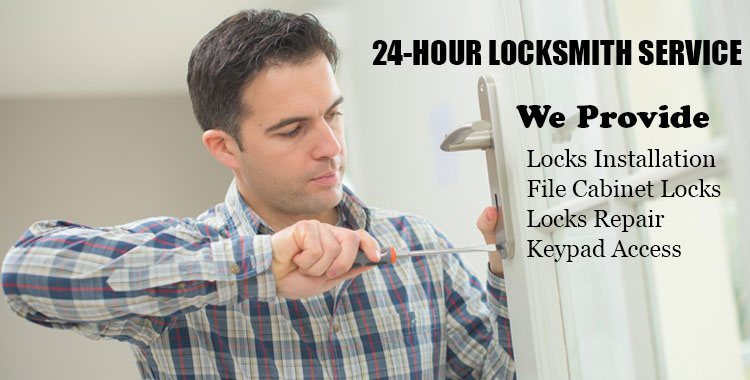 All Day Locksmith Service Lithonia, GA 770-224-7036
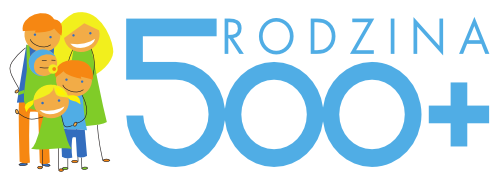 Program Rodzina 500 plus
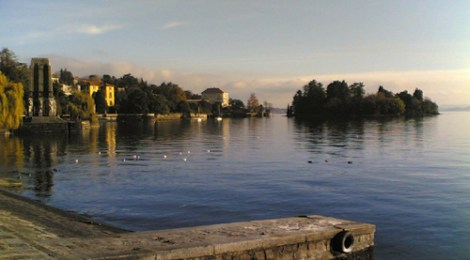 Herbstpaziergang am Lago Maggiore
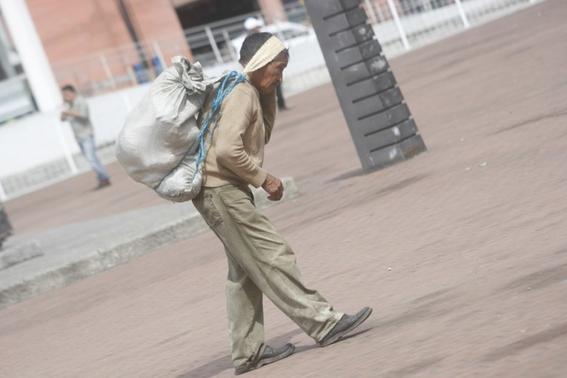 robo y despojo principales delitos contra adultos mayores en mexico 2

+===+

What to produce:
What is needed is an exact repeat of only the lines from the one containing "Herbstpaziergang am Lago Maggiore" through the last line of the listing above, both ends included, without the pictures.

Task solution:
 Herbstpaziergang am Lago Maggiore
 robo y despojo principales delitos contra adultos mayores en mexico 2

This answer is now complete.